Selected text

Thank you for the comments. My experience 17 years ago at Washington Hospital Center (WHC) in DC (where I went through the 3 step process) and what happened a few weeks ago at CC couldn't be more different. The former was the gold standard of aftercare including my surgeon popping in multiple times a week to make sure I was okay. I sent a letter thanking all of the nurses for taking incredible care of me.
Dr Ashburn advised that I find a gastro local to me. Well, I do have one in L.A. but I am out of town and far away from home and the ones I have found online in the area are not available for a few weeks. In the meantime, I am going back and forth with CC for a final pain med refill while I wait to see a gastro here. I cannot think of any other alternative. Pain management clinic? ER? I don't know what to do. Tylenol can only do so much. The pain meds allow me to move around and feel somewhat human. My home care nurse said I need about six weeks worth of pain meds. And, as I said before, I went into surgery thinking I was having laparoscopic w/ possible stoma and awoke with a long deep incision and stoma. This unexpected development threw off my entire holiday schedule and plans for travel. I understand that laparoscopic was not possible due to major scar tissue but my bf and I do not remember this possible outcome being presented at the consult or the morning of surgery.
Needless to say, I am really depressed about the whole situation. I walk around shell shocked and cry on and off. Never have I felt so violated by a group of health care professionals. I honestly believed I was going to die at the Cleveland Clinic. My bf equated it to the movie "Hostel." As for staying on a floor with other gastro patients, there were a few on the private floor (one poor guy had five failed pouch surgeries!). Upon chatting with them, my bf learned they too had to fight for meds. There was also a patient who was in a small engine plane crash in which he was the only survivor and he'd been there for a long time (I think months). His father went back and forth with them and they gave him a hard time about providing meds to his son, too.
I know that Ohio has an addiction epidemic. But to punish the patients because it looks good on paper is simply cruel. This is my 22nd surgery and I have never had a pain med addiction nor have I ever been treated this way by a medical facility and their staff. Now I leave this clinic with a "heart condition" and beta blockers and was told I might have to have a hysterectomy to boot because my uterus is the size of a grapefruit. While this is no fault of the surgeon's, the way the news was delivered by another member of the surgical team was a little too glib for my taste, especially when you are lying in bed writhing from agony.
Sidenote: The day before surgery---when I was making the rounds with multiple pre op appointments---my chart was mixed up with someone else's and the nurse asked about my "heart condition." I informed him that he was mistaken and that he must have had someone else's chart. I can't help but think of it as a foreshadowing...
Last, I want to make it clear that my posts do not reflect what I think of Dr Ashburn as a surgeon. She has a pleasant bedside manner and did a beautiful job on revising old scar tissue and stitching me up. I wish she worked elsewhere because I do not know what to do about being reconnected nor do I want to step foot in that facility again.

Data
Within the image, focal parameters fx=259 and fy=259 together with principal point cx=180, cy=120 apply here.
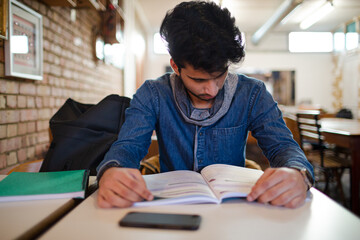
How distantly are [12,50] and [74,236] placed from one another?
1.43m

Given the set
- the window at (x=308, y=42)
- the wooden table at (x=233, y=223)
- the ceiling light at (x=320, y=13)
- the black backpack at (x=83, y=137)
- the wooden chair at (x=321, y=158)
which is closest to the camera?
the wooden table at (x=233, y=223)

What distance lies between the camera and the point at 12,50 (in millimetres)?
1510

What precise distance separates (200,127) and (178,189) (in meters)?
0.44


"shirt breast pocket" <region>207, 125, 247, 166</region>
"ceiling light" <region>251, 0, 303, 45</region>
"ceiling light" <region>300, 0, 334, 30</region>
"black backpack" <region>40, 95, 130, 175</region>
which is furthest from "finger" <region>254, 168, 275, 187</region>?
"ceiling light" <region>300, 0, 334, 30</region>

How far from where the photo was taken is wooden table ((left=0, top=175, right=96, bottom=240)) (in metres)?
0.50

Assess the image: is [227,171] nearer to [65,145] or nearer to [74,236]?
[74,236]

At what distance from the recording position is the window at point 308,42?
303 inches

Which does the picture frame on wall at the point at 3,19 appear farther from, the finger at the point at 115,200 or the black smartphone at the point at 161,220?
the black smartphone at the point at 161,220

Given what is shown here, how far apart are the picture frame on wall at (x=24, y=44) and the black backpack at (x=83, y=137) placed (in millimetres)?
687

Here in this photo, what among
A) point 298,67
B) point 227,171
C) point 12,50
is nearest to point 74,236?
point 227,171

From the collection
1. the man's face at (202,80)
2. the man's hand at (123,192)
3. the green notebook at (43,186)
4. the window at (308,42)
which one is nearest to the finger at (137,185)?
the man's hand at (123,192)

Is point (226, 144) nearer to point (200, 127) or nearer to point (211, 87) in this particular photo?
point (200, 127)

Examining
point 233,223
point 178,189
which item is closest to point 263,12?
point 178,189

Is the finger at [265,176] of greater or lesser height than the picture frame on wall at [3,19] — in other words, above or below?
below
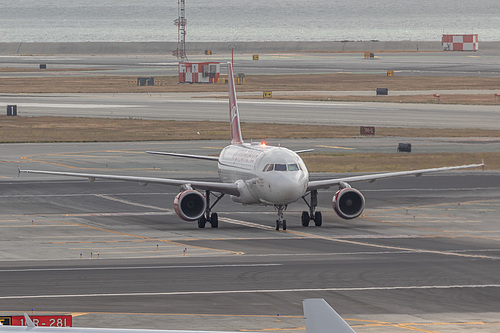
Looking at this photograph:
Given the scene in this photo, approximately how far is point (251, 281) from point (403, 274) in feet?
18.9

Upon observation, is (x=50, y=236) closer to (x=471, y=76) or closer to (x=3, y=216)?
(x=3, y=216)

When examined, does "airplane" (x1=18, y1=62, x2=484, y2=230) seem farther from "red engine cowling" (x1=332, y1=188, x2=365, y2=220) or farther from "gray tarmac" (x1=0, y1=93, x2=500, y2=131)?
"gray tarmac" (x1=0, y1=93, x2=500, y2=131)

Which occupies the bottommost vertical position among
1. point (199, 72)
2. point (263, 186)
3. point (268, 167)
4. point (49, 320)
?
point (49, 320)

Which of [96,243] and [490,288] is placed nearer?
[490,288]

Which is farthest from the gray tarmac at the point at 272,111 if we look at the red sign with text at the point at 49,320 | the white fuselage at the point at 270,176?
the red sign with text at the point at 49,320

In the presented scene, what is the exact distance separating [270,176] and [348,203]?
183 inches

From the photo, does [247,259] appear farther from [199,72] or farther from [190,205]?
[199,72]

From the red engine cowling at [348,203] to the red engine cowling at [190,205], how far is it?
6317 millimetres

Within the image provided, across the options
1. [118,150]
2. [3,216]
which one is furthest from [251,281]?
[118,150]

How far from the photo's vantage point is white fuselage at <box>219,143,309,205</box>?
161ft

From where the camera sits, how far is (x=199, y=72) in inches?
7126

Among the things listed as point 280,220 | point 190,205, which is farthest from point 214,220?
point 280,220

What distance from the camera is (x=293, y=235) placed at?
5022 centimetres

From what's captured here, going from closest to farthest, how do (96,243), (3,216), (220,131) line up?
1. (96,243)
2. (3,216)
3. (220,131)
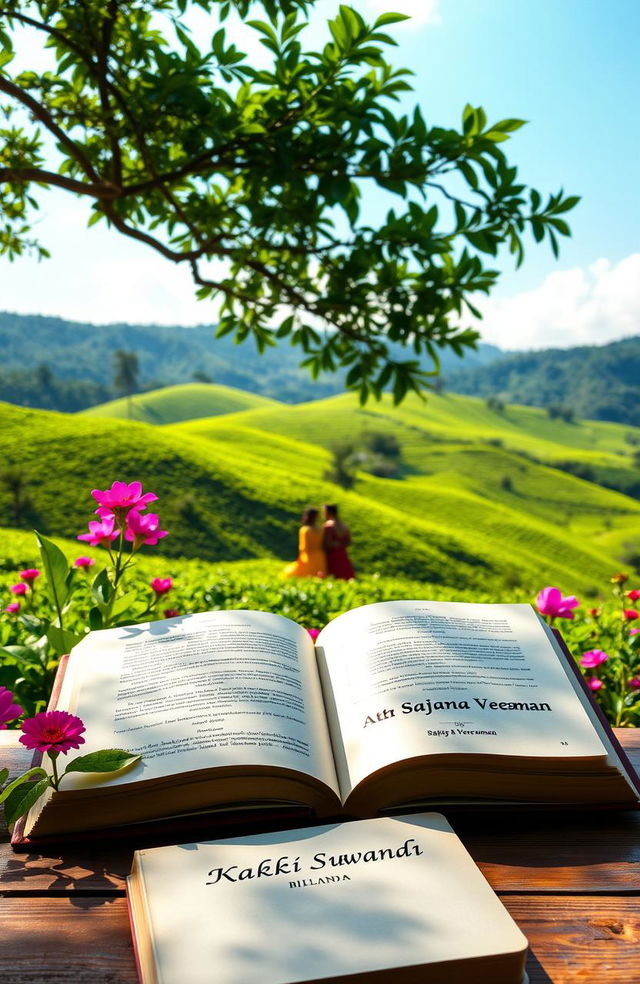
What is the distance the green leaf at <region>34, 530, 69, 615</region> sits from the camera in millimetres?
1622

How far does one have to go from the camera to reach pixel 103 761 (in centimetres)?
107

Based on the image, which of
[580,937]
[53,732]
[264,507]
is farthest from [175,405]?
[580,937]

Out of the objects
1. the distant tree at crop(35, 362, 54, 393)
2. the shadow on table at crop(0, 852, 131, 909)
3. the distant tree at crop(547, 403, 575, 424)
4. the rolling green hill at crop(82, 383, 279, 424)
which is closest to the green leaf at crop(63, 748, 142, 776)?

==

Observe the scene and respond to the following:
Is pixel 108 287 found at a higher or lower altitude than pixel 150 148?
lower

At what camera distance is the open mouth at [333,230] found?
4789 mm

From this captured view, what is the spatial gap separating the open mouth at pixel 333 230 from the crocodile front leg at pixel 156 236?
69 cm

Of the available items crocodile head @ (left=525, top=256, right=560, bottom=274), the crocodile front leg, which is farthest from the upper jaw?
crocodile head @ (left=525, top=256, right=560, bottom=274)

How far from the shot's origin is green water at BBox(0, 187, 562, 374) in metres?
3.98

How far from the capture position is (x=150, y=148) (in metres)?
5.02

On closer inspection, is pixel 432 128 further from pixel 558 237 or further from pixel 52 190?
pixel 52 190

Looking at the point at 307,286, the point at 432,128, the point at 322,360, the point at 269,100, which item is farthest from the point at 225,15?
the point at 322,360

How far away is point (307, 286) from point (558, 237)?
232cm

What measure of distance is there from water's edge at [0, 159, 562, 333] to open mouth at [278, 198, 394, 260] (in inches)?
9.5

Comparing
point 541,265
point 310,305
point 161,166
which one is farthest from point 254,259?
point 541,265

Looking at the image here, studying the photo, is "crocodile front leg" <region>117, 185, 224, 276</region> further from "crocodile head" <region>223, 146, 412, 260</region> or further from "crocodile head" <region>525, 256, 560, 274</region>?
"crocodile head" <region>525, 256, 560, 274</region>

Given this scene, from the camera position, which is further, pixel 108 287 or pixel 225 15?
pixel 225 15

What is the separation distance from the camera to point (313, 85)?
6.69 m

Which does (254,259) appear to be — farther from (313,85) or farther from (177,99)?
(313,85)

About this task
According to the post about surgery at the Cleveland Clinic, which surgery was this one for the writer?

Response to this exercise
It was the writer's 22nd surgery.